Die Negerinnen banden mich an einen Pflock und unterhielten sich damit, mich mit ihren goldenen Haarnadeln zu stechen. Es dauerte jedoch nicht lange, so kam Wanda, die Hermelinmütze auf dem Kopf, die Hände in den Taschen ihrer Jacke, sie ließ mich losbinden, mir die Arme auf den Rücken schnüren, mir ein Joch auf den Nacken setzen und mich in den Pflug spannen.
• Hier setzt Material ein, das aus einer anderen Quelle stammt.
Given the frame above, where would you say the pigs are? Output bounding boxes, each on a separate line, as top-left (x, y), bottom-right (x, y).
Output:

Dann stießen mich ihre schwarzen Teufelinnen in den Acker, die eine führte den Pflug, die andere lenkte mich mit dem Seil, die dritte trieb mich mit der Peitsche an, und Venus im Pelz stand zur Seite und sah zu.
**
*
Wie ich ihr am nächsten Tage das Diner serviere, sagt Wanda: „Bringe noch ein Gedeck, ich will, daß du heute mit mir speisest,“ und als ich ihr gegenüber Platz nehmen will: „Nein, zu mir, ganz nahe zu mir.“
Sie ist in bester Laune, gibt mir Suppe mit ihrem Löffel, füttert mich mit ihrer Gabel, legt dann den Kopf wie ein spielendes Kätzchen auf den Tisch und kokettiert mit mir. Es will das Unglück, daß ich Haydée, welche statt mir die Gerichte bringt, etwas länger ansehe, als es vielleicht nötig ist; mir fällt erst jetzt ihre edle, beinahe europäische Gesichtsbildung, die herrliche, statuenhafte Büste, wie aus schwarzem Marmor gemeißelt, auf. Die schöne Teufelin bemerkt, daß sie mir gefällt, und blökt lächelnd die Zähne — kaum hat sie das Gemach verlassen, so springt Wanda vor Zorn flammend auf.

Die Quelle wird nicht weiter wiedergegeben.